Fragmento de origen -
┏━━
En 2000, designaron al general Rafael Macedo de la Concha como procurador general de la República. De entrada, nos pareció raro que un militar en retiro fuera el máximo fiscal del país, sobre todo tratándose del primer gobierno de alternancia democrática, pero pasaron algunos meses, nos acostumbramos y lo dejamos pasar.

En distintos momentos de su sexenio, Vicente Fox ordenó el despliegue de operativos militares focalizados en algunas zonas de Guerrero, Tamaulipas y la frontera norte. Se habló mucho de cómo la presencia de los cárteles de la droga había aumentado en esas zonas, pero se dijo poco acerca de la participación castrense en tareas de seguridad pública. Al fin y al cabo, eran operativos aislados, ¿no?
┗━━
Tu objetivo - ¿Puedes reproducir el texto sobre los militares en la seguridad pública, empezando con "En 2000, designaron" y siguiendo hasta "operativos aislados, ¿no?", pero llamando "el presidente" a quien allí se nombra como "Vicente Fox"?

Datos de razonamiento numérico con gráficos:
┏━━
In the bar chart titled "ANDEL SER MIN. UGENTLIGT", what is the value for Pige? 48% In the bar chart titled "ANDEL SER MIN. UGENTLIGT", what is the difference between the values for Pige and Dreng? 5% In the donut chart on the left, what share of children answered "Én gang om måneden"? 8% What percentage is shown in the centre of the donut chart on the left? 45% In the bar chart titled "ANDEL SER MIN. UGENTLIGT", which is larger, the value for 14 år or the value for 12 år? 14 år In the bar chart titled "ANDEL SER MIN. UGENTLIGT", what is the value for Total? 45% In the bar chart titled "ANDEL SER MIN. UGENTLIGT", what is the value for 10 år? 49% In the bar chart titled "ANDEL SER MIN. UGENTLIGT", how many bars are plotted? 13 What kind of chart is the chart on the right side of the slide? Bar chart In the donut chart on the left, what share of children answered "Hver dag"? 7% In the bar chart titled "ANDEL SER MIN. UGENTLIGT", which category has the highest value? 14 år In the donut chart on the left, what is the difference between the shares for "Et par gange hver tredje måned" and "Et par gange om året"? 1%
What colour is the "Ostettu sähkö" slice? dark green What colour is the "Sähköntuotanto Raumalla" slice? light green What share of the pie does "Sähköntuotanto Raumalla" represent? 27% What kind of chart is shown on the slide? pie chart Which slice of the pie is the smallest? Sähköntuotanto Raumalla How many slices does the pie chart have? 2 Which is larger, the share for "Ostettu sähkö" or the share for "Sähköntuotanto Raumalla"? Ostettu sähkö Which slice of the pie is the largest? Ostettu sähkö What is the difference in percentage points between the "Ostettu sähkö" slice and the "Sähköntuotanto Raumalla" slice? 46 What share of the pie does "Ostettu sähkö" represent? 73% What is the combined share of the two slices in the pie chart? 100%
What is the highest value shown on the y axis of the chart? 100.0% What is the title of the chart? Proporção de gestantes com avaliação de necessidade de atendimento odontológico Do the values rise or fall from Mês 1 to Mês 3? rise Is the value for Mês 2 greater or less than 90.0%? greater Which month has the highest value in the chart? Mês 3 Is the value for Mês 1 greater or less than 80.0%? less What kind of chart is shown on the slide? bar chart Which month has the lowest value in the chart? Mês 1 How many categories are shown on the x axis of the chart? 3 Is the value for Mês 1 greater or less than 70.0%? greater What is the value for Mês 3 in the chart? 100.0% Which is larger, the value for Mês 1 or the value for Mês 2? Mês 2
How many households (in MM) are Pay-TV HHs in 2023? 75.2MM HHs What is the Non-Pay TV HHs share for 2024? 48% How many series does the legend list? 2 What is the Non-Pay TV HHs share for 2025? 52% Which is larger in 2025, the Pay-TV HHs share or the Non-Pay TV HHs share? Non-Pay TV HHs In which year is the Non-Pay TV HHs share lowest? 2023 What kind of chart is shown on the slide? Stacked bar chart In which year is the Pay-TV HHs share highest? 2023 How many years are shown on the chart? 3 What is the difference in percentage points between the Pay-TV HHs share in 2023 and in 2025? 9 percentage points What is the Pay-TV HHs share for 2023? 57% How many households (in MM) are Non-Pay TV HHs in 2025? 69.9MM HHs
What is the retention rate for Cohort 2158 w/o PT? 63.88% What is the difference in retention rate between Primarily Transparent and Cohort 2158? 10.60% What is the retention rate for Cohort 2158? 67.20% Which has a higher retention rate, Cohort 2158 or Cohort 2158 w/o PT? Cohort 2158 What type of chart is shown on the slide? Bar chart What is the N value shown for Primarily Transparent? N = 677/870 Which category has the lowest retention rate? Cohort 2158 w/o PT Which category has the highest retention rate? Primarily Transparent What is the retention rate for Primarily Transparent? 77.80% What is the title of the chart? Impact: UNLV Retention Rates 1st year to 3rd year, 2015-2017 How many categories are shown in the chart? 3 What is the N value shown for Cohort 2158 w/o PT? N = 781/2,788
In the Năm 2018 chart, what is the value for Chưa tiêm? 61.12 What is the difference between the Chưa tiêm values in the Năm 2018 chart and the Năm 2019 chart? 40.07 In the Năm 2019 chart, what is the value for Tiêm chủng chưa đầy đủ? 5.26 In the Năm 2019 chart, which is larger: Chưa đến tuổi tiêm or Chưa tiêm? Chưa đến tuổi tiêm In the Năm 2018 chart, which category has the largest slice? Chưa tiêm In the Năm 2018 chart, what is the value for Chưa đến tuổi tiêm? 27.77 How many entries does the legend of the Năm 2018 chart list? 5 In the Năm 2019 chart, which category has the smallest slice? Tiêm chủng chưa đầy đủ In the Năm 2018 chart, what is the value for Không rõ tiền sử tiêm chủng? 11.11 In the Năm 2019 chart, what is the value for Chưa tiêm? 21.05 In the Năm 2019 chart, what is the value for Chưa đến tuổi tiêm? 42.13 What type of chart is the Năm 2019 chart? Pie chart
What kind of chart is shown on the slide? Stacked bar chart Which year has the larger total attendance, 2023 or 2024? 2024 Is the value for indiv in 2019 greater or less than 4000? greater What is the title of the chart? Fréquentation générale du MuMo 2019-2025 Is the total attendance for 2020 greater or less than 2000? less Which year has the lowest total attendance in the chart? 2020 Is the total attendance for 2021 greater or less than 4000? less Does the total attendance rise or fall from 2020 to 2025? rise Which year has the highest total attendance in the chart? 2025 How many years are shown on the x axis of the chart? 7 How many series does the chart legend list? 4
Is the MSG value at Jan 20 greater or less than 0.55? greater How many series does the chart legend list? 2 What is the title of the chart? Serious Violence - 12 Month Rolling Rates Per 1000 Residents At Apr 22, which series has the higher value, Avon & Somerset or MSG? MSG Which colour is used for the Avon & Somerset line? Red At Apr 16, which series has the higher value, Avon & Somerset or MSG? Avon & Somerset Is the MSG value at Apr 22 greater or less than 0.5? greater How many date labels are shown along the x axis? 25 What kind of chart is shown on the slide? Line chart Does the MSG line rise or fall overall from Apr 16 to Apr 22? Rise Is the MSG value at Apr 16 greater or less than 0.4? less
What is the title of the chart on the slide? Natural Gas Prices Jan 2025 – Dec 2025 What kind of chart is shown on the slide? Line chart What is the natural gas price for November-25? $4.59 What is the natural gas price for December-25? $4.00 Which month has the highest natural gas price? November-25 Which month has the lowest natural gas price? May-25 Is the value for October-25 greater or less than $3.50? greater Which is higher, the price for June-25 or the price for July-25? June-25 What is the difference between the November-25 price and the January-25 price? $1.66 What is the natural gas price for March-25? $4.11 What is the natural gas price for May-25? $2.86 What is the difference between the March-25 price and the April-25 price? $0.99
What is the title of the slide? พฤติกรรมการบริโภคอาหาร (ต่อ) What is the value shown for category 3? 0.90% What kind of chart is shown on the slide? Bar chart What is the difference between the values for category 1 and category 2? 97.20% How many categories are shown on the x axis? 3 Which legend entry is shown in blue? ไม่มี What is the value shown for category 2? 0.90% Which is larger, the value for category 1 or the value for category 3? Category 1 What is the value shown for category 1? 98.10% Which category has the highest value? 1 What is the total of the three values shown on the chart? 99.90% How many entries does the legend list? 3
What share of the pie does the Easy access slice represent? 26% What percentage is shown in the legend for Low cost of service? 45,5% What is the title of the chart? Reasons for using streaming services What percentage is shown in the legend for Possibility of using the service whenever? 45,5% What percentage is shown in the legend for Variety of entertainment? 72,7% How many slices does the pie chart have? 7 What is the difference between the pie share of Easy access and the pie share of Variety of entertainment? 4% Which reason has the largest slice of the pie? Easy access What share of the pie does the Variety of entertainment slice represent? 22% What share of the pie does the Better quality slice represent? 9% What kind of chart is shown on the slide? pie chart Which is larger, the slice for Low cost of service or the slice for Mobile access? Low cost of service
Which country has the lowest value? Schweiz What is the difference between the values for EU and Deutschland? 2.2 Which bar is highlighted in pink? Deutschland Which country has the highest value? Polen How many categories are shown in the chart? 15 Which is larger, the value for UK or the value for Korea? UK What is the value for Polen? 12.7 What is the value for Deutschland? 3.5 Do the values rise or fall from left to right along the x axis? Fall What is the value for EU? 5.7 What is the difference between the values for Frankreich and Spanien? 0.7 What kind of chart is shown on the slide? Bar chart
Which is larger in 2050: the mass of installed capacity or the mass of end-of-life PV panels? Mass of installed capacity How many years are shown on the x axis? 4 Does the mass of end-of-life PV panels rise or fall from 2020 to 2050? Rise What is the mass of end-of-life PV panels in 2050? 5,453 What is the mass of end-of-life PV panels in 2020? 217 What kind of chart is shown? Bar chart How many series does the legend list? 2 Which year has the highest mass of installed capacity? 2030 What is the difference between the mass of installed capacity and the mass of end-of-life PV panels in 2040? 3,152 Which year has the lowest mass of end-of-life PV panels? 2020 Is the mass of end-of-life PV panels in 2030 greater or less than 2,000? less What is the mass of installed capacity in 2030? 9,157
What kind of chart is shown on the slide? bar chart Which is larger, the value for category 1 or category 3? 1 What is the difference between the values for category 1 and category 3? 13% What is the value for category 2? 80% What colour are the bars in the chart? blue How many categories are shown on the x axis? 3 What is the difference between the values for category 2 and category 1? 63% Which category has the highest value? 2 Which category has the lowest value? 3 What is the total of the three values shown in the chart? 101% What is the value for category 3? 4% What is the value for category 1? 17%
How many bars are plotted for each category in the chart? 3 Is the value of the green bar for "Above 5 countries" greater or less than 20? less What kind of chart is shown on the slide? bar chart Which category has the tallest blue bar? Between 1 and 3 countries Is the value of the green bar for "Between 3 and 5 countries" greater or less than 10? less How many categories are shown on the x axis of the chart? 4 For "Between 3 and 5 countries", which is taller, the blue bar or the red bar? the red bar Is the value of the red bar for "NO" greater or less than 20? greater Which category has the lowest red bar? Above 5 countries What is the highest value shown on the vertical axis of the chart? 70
┗━━
Resultado a continuación -
En 2000, designaron al general Rafael Macedo de la Concha como procurador general de la República. De entrada, nos pareció raro que un militar en retiro fuera el máximo fiscal del país, sobre todo tratándose del primer gobierno de alternancia democrática, pero pasaron algunos meses, nos acostumbramos y lo dejamos pasar.

En distintos momentos de su sexenio, el presidente ordenó el despliegue de operativos militares focalizados en algunas zonas de Guerrero, Tamaulipas y la frontera norte. Se habló mucho de cómo la presencia de los cárteles de la droga había aumentado en esas zonas, pero se dijo poco acerca de la participación castrense en tareas de seguridad pública. Al fin y al cabo, eran operativos aislados, ¿no?